Unamuno creía que la
regeneración de España dependía de la reforma de la religión, pues no puede
construirse un liberalismo contra una religión antiliberal, pero tampoco sin
religión.
Había que “desamortizar” el
evangelio, descatolizar el cristianismo, liberarlo de las manos de la iglesia
tradicional y ponerlo al día, de ahí que haga su interpretación del Quijote
como un evangelio de la salvación nacional.
Ortega, en cambio, era
bastante insensible al hecho religioso, su mentalidad era más deportiva y
estética.
Creía que la religión había
sido superada por la cultura moderna, por la ciencia, por el arte o la ética
formal, por lo que prefería que la filosofía buscara en estos ámbitos los
principios arquitectónicos de una mentalidad actual.
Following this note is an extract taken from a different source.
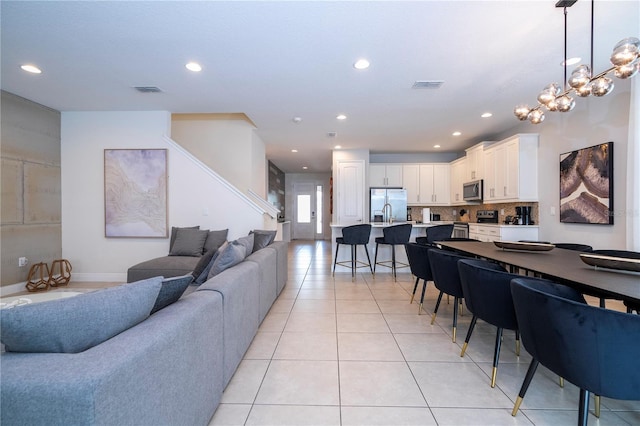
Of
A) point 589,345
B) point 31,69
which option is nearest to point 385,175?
point 589,345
Unamuno estaría en la onda
del voluntarismo kantiano.
Si el mundo, tal como nos lo
describe el positivismo de la ciencia no tiene sentido, ni está cortado a la
medida del hombre…hay que actuar como si el mundo tuviera un fin y, así,
contribuir a que, de hecho, lo tenga.
Mientras que la inteligencia
sólo reconoce causas mecánicas allí donde proyecta su luz, es la voluntad la
que crea causas finales y propósitos inteligibles.